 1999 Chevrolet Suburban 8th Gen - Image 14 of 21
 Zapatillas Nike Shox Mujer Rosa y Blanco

---

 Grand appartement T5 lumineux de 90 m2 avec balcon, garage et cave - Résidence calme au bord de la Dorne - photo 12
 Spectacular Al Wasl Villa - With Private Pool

---

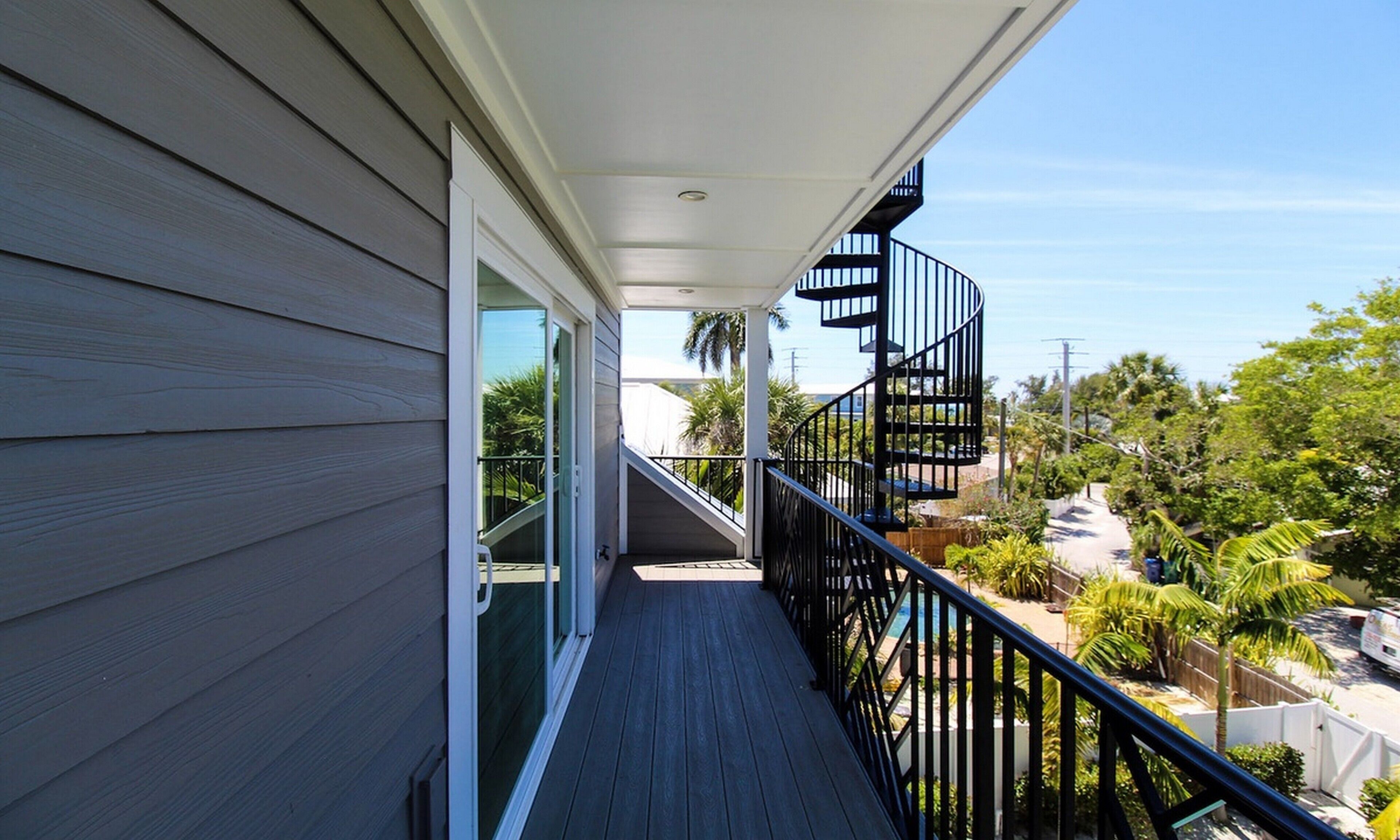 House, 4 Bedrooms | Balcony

§ **WHAT IS EXPECTED**
From the material above, set down exactly the lines between the line holding "Grand appartement T5" and the line holding "Spectacular Al Wasl", inclusive. Include nothing else.

§ **ANSWER FOR THE TASK**
 Grand appartement T5 lumineux de 90 m2 avec balcon, garage et cave - Résidence calme au bord de la Dorne - photo 12
 Spectacular Al Wasl Villa - With Private Pool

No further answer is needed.